Im kleinen Hügelort Seclì, im adriatischen Hinterland Apuliens, bringt der Spätsommer die Rückkehr eines der charakteristischsten Gastronomiefestivals der Region. Die Sagra te la Carne te Cavaddhru feiert Pferdefleisch—eine Delikatesse, die tief in der lokalen ländlichen Kultur verwurzelt ist—begleitet von Live-Volksmusik und einer Atmosphäre, die Generationen verbindet. In ihrer 26. Ausgabe verwandelt die Sagra den zentralen Dorfplatz in einen Treffpunkt, wo Einheimische und neugierige Reisende unter Lichterketten an langen gemeinsamen Tischen zusammensitzen.
Der Geschmack Bäuerlicher Erinnerung
Pferdefleisch nimmt einen besonderen Platz im kulinarischen Gedächtnis Südapuliens ein, besonders in kleinen Dörfern des Hinterlandes wie Seclì, wo pastorale Traditionen noch lebendig sind. Auf der Sagra finden Sie gegrillte Stücke, die mit Einfachheit serviert werden—ein Faden lokales natives Olivenöl extra, eine Zitronenspalte, vielleicht eine Handvoll wilder Rucola. Das Fleisch ist mager, intensiv im Geschmack, zubereitet von lokalen Freiwilligen, die seit Jahrzehnten die Grills betreuen.
Die Sagra ist eine Lektion in Geselligkeit: Die Portionen sind großzügig, der Wein fließt frei aus den örtlichen Kellereien, und Fremde kommen ins Gespräch über geteilte Gerichte. Es ist das Gegenmittel zur polierten Gastronomie—roh, gemeinschaftlich, stolz lokal.
Die Musik, die den Platz Belebt
Die 26. Ausgabe präsentiert Protagonisten der apulischen Folkszene. Scazzacatarante und Yuri e i Briganti di Terra d'Otranto bringen die hypnotischen Rhythmen der Pizzica und Taranta, während DJ Carrino zwischen den Live-Sets für Energie sorgt. Die Musik ist kein Hintergrund—sie ist der Herzschlag des Abends, der Tänzer jeden Alters in Kreise zieht, die sich spontan um den Platz bilden.
Um Mitternacht löst sich die Grenze zwischen Künstler und Publikum vollständig auf. Sie werden Großmütter sehen, die Zwanzigjährigen die komplizierten Schritte traditioneller Tänze beibringen, und der gesamte Platz wird zu einem lebendigen Archiv lokaler Kultur.
Praktische Tipps für das Festival-Erlebnis
Die Sagra findet normalerweise vom frühen Abend bis spät in die Nacht statt, wobei die Grills bei Sonnenuntergang entzündet werden. Kommen Sie vor 20 Uhr, wenn Sie einen Platz an den gemeinsamen Tischen wollen—ab 21 Uhr ist der Platz gedrängt voll. Bringen Sie Bargeld mit, da viele Stände keine Karten akzeptieren, und kommen Sie hungrig: Die Portionen sind zum Schlemmen gedacht, nicht zum Probieren.

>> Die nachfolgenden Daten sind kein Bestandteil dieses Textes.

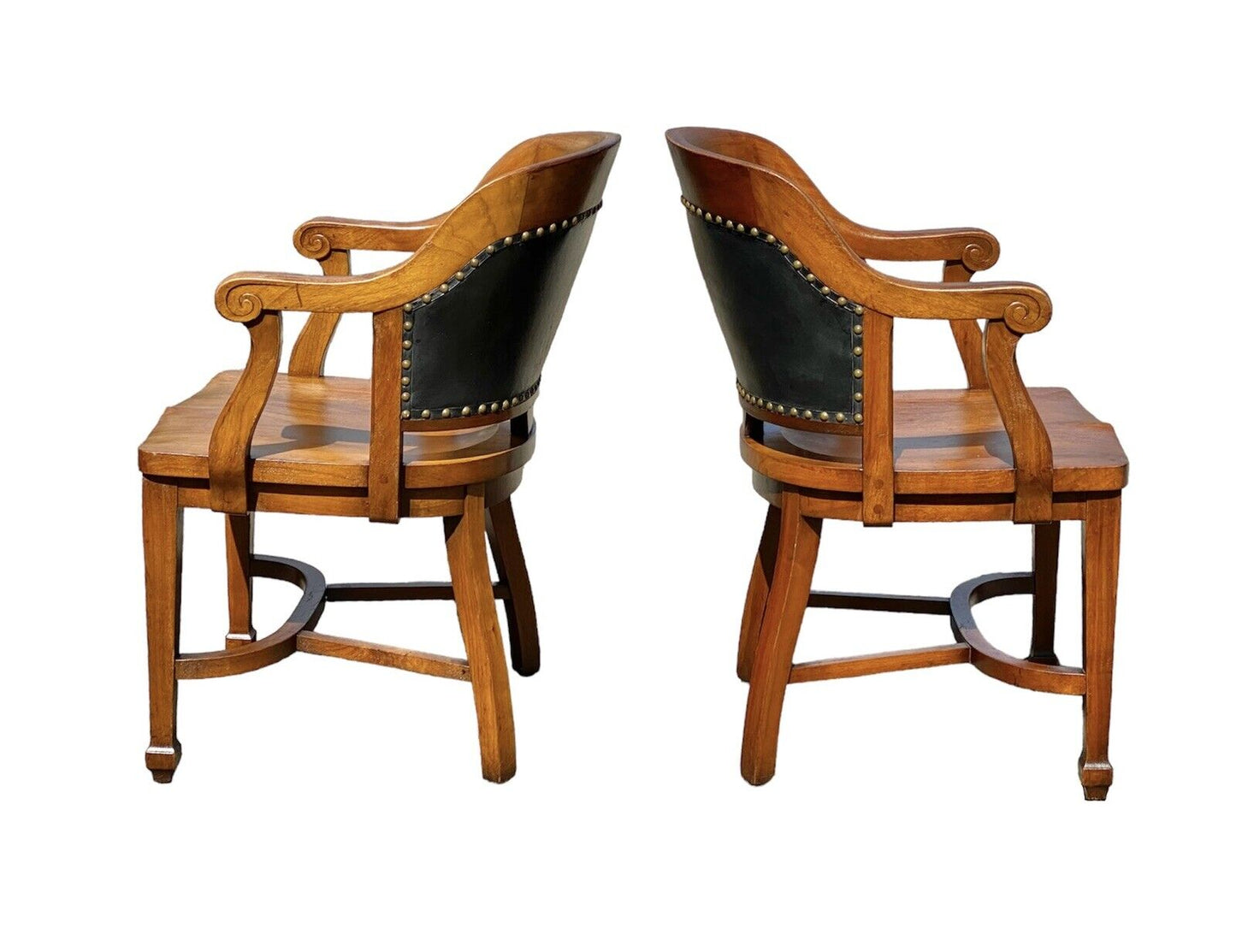 Antique Pair Of Walnut Armchairs with Leather Backs - Milwaukee Chair Company
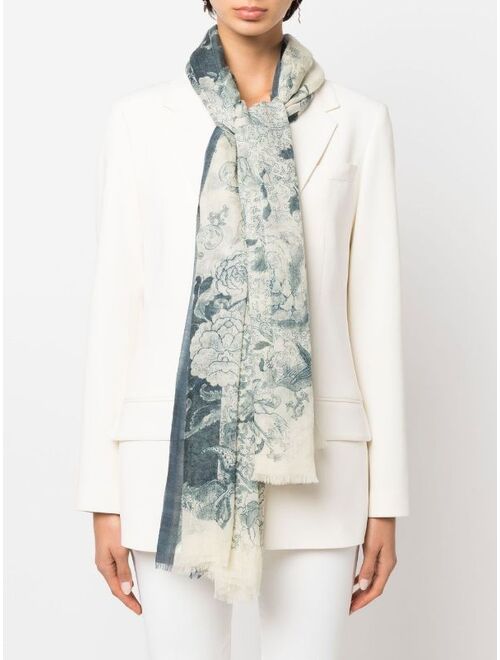 ETRO floral-print cashmere scarf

- Kleiden Sie sich leger—es ist eine Open-Air-Veranstaltung mit Rauch von den Grills und begeistertem Tanzen
- Parken Sie am Ortsrand und gehen Sie zu Fuß ins Zentrum; Seclìs historischer Kern ist kompakt und die Parkplätze füllen sich schnell
- Probieren Sie die lokalen Weine—viele werden direkt aus den Kellern der Erzeuger eingeschenkt
- Bleiben Sie für die Live-Musik—die Folk-Performances sind genauso essenziell wie das Essen
- Kombinieren Sie mit einem Tagesbesuch in Nardò oder an der Küste von Porto Cesareo, nur 15 Minuten entfernt
Jenseits des Festplatzes
Seclì lässt sich in einer Stunde erkunden: ein stilles Labyrinth aus weiß getünchten Gassen, barocken Portalen und älteren Menschen, die sich noch bei Einbruch der Dämmerung auf den Türschwellen treffen. Das Dorf liegt im Herzen der Neretina-Ebene, umgeben von Olivenhainen und Weinbergen, die sich in Richtung Ionisches Meer erstrecken. Nach der Sagra empfiehlt sich ein Vormittag an den Stränden von Torre Lapillo oder ein Spaziergang durch das historische Zentrum von Nardò, wo der goldene Lecceser Stein in der Nachmittagssonne leuchtet.